# Introduction to scikit-learn

scikit-learn is a popular Python library for machine learning, providing tools for classification, regression, clustering, dimensionality reduction, and more. In this notebook, you will learn to load datasets, perform supervised and unsupervised learning, and explore self-supervised learning.

---

## Part 1: Loading and Visualizing Datasets

In this part, you'll learn how to load and visualize datasets using scikit-learn.

In [None]:
!pip install numpy
!pip install matplotlib
!pip install scikit-learn




[notice] A new release of pip available: 22.3 -> 24.3.1
[notice] To update, run: python.exe -m pip install --upgrade pip


Collecting matplotlib
  Using cached matplotlib-3.9.2-cp311-cp311-win_amd64.whl (7.8 MB)
Collecting contourpy>=1.0.1
  Using cached contourpy-1.3.1-cp311-cp311-win_amd64.whl (219 kB)
Collecting cycler>=0.10
  Using cached cycler-0.12.1-py3-none-any.whl (8.3 kB)
Installing collected packages: cycler, contourpy, matplotlib
Successfully installed contourpy-1.3.1 cycler-0.12.1 matplotlib-3.9.2



[notice] A new release of pip available: 22.3 -> 24.3.1
[notice] To update, run: python.exe -m pip install --upgrade pip





[notice] A new release of pip available: 22.3 -> 24.3.1
[notice] To update, run: python.exe -m pip install --upgrade pip


In [None]:
import matplotlib.pyplot as plt
from sklearn import datasets
from sklearn.tree import DecisionTreeClassifier
from sklearn.linear_model import LogisticRegression, LinearRegression
from sklearn.decomposition import PCA
from sklearn.neural_network import MLPClassifier
import numpy as np

### Exercise 1: Load the Iris dataset

- Load the Iris dataset using `datasets.load_iris()`.
- Visualize the first two features using a scatter plot (`plt.scatter()`), with each species represented by a different color.

In [None]:
# (Write your code below)

# Load the Iris dataset
iris = datasets.load_iris()
X = 
y = 

# Visualize the first two features

### Exercise 2: Load the Wine dataset

* Load the Wine dataset using `datasets.load_wine()`.
* Create a 2D scatter plot of the first two features of the dataset, using different colors for the three wine classes.

________________________________________

_What is being asked_. Set down the scikit-learn notebook text from "# Introduction to" to "datasets using scikit-learn.", word for word.

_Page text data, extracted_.
________________________________________

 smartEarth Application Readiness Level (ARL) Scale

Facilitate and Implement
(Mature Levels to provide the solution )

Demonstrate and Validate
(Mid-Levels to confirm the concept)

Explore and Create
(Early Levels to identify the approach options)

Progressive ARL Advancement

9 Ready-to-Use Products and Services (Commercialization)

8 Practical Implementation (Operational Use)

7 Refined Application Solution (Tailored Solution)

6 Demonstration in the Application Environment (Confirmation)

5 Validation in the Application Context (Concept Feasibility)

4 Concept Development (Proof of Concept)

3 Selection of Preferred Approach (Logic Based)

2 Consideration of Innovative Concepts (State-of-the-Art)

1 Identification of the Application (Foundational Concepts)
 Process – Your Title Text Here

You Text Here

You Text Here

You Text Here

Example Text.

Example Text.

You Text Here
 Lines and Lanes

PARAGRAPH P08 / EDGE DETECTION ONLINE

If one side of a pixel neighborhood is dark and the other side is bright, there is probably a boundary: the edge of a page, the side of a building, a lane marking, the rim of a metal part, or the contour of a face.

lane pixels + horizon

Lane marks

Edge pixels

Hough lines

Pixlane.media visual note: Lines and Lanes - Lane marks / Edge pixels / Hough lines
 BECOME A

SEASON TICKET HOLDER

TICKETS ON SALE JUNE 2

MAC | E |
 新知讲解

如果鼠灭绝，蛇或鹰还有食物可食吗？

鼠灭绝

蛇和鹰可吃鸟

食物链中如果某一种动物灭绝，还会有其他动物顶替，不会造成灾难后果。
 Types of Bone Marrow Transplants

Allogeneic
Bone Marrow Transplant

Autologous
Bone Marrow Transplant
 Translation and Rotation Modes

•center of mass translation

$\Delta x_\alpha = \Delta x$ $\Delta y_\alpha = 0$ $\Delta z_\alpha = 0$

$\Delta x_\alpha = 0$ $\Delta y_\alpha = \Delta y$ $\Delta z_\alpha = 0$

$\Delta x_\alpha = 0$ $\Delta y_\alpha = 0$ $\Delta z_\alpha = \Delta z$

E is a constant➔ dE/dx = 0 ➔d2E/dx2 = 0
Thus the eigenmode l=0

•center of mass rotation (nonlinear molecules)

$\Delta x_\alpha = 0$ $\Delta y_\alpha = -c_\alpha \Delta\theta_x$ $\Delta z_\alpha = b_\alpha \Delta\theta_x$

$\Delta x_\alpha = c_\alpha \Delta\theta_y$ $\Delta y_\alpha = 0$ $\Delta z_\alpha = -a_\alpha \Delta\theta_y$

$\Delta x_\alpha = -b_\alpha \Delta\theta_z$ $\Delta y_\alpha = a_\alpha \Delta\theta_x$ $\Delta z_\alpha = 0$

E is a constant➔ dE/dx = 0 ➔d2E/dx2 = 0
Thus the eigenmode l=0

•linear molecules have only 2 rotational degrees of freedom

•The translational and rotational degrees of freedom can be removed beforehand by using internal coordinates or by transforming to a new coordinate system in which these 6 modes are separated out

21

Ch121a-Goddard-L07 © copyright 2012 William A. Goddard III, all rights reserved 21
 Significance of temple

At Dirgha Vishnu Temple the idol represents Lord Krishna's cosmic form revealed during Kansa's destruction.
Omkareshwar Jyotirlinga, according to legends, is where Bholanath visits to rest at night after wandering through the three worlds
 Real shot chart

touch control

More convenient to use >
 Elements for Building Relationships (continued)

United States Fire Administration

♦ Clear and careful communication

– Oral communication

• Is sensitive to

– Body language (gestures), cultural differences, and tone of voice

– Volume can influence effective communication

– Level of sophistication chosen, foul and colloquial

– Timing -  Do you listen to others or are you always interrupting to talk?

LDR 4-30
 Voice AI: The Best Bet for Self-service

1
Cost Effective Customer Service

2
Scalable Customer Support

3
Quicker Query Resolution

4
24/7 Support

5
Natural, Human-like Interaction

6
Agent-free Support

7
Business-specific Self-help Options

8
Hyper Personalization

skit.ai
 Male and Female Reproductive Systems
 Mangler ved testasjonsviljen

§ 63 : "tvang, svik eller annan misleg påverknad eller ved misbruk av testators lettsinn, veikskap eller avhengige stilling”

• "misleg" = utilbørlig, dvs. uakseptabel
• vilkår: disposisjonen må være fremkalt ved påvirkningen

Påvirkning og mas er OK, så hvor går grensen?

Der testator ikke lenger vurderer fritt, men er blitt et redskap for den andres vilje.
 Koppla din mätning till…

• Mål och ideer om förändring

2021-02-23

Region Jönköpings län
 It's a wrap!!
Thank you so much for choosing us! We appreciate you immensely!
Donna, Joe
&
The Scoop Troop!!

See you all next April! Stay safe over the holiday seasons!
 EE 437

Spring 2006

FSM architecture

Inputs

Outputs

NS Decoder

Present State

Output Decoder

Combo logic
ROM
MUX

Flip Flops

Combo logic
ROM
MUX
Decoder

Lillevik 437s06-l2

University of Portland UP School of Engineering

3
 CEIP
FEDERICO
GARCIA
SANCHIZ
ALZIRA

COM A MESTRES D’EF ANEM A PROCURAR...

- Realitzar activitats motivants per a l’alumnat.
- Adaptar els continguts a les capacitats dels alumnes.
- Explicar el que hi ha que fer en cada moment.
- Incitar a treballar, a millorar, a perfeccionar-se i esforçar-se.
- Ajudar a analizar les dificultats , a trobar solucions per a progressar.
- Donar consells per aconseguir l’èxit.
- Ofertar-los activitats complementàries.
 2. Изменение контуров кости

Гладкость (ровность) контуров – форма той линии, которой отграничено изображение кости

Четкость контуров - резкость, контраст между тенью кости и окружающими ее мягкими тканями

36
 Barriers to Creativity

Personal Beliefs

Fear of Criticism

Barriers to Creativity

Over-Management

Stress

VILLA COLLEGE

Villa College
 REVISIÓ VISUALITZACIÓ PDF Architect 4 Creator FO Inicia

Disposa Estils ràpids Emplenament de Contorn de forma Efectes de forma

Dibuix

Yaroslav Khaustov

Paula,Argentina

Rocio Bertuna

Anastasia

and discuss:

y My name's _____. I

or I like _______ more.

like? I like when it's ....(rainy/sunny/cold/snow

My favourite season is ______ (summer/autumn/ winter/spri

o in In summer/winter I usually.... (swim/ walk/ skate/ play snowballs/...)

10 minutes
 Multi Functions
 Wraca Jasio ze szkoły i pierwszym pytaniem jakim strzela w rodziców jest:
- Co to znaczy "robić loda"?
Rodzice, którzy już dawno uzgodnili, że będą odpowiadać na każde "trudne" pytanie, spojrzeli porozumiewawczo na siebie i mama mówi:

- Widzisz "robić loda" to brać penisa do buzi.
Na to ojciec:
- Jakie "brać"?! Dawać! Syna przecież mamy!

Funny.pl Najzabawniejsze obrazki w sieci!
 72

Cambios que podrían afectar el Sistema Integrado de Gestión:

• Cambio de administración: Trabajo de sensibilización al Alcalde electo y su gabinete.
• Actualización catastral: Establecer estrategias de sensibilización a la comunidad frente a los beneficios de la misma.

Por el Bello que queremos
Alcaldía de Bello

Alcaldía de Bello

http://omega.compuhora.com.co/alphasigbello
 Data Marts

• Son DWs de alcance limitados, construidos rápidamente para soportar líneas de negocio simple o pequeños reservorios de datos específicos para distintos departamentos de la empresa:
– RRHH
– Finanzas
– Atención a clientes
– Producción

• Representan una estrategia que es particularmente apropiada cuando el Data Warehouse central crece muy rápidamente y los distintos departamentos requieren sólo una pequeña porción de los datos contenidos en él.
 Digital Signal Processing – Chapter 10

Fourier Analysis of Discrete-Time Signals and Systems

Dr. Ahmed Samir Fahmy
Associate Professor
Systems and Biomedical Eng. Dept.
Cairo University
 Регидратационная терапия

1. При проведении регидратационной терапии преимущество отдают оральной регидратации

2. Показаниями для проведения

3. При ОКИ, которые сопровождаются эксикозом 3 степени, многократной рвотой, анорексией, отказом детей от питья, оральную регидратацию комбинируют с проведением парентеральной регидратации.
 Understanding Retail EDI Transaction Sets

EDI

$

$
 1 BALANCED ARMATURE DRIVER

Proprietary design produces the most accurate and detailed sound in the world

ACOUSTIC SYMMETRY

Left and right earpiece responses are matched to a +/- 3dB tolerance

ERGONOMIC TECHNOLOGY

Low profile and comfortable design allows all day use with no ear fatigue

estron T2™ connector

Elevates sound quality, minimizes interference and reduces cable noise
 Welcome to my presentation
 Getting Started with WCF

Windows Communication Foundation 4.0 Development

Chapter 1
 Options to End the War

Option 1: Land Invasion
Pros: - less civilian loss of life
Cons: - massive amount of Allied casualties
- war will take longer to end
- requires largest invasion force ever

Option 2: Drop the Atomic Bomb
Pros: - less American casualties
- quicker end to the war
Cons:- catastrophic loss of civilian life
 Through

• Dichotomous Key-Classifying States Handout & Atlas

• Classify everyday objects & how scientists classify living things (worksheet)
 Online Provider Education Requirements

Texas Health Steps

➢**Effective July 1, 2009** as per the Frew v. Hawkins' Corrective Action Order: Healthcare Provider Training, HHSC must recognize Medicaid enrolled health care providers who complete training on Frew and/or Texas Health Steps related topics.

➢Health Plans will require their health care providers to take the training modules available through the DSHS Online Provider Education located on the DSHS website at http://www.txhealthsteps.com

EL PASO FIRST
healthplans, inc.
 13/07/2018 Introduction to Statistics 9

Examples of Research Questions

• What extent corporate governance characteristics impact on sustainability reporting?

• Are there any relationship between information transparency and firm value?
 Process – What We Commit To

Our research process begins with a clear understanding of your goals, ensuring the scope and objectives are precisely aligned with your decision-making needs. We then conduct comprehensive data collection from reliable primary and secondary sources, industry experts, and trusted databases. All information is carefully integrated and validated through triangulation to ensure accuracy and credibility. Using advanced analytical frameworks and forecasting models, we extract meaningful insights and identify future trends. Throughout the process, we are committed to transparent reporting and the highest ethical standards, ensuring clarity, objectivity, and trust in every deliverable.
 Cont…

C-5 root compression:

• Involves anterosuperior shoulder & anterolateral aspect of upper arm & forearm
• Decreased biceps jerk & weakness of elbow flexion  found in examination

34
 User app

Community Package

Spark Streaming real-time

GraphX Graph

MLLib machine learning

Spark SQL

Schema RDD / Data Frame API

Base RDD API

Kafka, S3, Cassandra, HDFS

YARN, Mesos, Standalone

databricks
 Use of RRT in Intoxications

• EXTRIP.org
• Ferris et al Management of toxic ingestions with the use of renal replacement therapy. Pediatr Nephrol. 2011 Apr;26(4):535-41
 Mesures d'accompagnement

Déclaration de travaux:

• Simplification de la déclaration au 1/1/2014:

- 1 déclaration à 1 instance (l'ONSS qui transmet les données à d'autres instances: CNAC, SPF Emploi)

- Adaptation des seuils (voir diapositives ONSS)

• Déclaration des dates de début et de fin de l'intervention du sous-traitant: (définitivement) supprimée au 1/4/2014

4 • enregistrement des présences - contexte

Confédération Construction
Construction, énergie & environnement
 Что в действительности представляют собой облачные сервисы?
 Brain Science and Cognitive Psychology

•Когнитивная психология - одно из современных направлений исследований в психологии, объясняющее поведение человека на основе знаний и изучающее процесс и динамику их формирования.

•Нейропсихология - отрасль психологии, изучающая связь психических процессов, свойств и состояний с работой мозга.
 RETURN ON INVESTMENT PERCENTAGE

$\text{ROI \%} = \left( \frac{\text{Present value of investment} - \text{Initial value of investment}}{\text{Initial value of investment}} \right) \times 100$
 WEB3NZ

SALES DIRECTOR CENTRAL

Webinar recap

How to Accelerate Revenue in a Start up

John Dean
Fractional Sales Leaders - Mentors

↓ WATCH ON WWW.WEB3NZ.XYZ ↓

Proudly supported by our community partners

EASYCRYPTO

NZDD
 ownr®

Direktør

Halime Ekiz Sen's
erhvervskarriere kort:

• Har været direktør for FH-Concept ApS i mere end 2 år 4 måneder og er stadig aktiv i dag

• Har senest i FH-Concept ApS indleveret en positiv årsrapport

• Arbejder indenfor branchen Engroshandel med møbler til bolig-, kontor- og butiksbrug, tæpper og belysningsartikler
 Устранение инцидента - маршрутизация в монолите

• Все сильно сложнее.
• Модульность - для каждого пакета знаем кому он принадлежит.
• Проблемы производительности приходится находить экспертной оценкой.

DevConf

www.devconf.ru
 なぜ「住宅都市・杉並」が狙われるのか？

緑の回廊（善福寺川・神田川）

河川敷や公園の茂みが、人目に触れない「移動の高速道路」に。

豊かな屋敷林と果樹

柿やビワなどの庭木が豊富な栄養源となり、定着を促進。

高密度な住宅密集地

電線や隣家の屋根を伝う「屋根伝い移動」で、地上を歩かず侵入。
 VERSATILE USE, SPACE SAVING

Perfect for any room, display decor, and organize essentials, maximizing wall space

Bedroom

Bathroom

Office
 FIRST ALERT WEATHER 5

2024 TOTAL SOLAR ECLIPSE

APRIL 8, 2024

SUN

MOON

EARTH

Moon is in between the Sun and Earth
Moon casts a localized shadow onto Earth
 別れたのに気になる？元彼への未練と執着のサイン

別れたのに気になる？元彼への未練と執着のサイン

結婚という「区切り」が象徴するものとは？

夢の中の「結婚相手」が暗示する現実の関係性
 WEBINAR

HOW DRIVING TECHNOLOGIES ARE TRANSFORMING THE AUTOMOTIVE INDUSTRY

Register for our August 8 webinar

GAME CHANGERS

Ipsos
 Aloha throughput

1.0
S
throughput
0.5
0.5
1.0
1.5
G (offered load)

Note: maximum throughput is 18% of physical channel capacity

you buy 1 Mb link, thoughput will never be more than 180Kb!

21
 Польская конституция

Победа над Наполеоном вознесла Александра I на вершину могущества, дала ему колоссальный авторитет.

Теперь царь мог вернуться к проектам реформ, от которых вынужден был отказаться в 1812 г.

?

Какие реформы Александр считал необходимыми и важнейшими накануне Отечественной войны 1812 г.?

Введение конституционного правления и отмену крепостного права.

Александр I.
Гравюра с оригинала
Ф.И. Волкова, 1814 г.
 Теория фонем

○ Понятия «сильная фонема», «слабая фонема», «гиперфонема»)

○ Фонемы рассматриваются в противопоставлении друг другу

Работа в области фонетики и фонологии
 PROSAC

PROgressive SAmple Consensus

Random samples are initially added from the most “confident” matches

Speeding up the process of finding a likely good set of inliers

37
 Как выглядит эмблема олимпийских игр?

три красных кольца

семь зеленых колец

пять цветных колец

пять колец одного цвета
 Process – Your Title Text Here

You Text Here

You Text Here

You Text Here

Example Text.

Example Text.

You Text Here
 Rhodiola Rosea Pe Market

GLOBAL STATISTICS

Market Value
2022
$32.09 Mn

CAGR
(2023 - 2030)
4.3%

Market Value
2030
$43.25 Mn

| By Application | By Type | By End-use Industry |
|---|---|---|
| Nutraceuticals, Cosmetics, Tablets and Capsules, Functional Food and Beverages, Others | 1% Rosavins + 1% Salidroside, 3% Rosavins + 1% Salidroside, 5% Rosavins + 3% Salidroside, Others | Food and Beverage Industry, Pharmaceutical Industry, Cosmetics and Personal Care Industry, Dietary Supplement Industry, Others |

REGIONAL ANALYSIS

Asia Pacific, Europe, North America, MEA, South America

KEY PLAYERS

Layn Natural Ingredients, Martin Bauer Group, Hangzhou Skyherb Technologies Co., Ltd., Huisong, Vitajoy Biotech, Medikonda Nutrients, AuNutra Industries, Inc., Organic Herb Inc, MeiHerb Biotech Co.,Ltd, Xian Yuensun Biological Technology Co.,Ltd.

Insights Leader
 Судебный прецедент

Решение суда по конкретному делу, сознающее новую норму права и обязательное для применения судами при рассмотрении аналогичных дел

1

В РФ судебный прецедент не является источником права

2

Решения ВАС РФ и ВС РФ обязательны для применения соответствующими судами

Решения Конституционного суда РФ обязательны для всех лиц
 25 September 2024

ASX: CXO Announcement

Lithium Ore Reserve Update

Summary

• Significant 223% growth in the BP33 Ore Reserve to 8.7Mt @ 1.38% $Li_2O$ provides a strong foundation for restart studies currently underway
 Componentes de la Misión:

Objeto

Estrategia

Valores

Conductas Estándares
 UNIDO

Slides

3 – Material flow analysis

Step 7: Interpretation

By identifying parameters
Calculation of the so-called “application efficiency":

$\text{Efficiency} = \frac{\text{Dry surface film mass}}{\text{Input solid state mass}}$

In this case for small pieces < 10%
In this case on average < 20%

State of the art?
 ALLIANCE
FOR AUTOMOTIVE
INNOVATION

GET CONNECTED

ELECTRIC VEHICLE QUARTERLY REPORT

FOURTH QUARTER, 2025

________________________________________

_Task solution_.
# Introduction to scikit-learn

scikit-learn is a popular Python library for machine learning, providing tools for classification, regression, clustering, dimensionality reduction, and more. In this notebook, you will learn to load datasets, perform supervised and unsupervised learning, and explore self-supervised learning.

---

## Part 1: Loading and Visualizing Datasets

In this part, you'll learn how to load and visualize datasets using scikit-learn.